Note: to use multidomain kmeans models you need scikit-learn==0.22.2.post1
Dir stucture:
* faieseq (clonned fairseq repo)
* data-prep (copy from `/gpfs/hpc/projects/nlpgroup/bergamot/data-prep`)
* experiments (for model checkpoints and tb log; subfolders include "concat", "finetuned_europarl", "domain_control", etc.)
* scripts (running commands for different DA scenarious and data prep)
conda create -n da python=3.8
conda activate da
conda install pytorch torchvision torchaudio cudatoolkit=10.1 -c pytorch
pip install scipy numpy pandas transformers==4.0 sentencepiece tensorboardX
git clone https://github.com/maksym-del/da
cd da
git clone https://github.com/pytorch/fairseq
cd fairseq
# fairseq commit: 1a709b2a401ac8bd6d805c8a6a5f4d7f03b923ff
# git reset --hard 1a709b2a401ac8bd6d805c8a6a5f4d7f03b923ff
pip install --editable ./
pip install tensorboard
pip install tensorboardX
cd ..
cp -r /gpfs/hpc/projects/nlpgroup/bergamot/data-prep .
bash scripts/SCRIPTNAME.sh
or
sbatch scripts/SCRIPTNAME.slurm
0) Before running below's scripts, change paths to data and models in them (see "CHANGE THIS LINE" comment)

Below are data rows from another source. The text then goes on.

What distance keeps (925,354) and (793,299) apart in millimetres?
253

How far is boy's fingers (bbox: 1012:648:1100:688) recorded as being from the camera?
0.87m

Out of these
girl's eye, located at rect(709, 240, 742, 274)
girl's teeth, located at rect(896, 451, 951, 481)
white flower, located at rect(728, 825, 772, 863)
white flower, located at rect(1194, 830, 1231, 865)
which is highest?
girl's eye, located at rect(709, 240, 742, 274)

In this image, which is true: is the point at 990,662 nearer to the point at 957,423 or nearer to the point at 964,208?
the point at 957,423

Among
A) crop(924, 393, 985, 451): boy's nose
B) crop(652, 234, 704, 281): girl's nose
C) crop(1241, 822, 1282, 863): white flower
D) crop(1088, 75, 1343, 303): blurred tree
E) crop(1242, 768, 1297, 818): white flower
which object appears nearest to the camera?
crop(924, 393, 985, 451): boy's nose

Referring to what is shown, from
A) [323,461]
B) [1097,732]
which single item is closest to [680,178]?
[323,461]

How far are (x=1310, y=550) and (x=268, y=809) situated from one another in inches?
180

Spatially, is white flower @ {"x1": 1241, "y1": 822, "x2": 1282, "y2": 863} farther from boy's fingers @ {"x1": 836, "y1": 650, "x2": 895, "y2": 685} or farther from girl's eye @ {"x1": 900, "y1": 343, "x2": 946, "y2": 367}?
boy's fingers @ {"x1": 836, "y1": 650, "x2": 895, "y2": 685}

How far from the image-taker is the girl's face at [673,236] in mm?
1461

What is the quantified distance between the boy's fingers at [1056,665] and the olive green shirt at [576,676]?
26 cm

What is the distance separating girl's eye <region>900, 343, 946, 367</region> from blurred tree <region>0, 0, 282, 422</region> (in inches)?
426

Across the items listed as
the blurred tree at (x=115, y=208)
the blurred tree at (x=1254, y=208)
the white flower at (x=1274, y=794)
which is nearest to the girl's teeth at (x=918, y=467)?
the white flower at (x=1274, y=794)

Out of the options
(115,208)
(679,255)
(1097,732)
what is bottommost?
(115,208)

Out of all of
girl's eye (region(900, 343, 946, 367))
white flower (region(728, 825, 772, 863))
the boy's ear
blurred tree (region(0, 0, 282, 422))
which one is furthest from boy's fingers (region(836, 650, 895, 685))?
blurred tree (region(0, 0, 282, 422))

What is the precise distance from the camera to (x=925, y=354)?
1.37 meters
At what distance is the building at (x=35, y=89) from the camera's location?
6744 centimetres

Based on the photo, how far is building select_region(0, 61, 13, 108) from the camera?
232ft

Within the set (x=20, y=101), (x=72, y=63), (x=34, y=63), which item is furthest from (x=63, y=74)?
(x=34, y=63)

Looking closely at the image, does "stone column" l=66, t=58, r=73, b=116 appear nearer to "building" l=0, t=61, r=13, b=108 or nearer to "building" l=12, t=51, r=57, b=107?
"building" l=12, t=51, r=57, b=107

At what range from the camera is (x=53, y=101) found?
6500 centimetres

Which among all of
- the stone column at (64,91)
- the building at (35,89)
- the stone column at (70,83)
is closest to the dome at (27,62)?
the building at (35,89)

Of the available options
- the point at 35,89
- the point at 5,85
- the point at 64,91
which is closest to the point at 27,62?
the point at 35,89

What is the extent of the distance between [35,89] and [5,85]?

1) Convert trained fseq Transfomer to Huggingface format:
python scripts-clustering/convert_chkp_fseq_to_hf.py de-en
2) Extract NMT sentence and document representations:
# sent
python scripts-clustering/extract_reps.py nmt sent test
python scripts-clustering/extract_reps.py nmt sent dev
python scripts-clustering/extract_reps.py nmt sent train
# doc
python scripts-clustering/extract_reps.py nmt doc test
python scripts-clustering/extract_reps.py nmt doc dev
python scripts-clustering/extract_reps.py nmt doc train
3) Get clusters:
# sent
python scripts-clustering/kmeans_train.py nmt sent 8
python scripts-clustering/kmeans_predict.py nmt sent 8 test
python scripts-clustering/kmeans_predict.py nmt sent 8 dev
python scripts-clustering/kmeans_predict.py nmt sent 8 train
# doc
python scripts-clustering/kmeans_train.py nmt doc 8
python scripts-clustering/kmeans_predict.py nmt doc 8 test
python scripts-clustering/kmeans_predict.py nmt doc 8 dev
python scripts-clustering/kmeans_predict.py nmt doc 8 train
- Extract XLM-R sentence and document representations:
Same commands as before, just use "bert" instead of "nmt.
For example:
python scripts-clustering/extract_reps.py bert sent test
Now that you have cluster (domain) separated data, fine-tune an NMT baseline (from before).to each of the clusters and get results.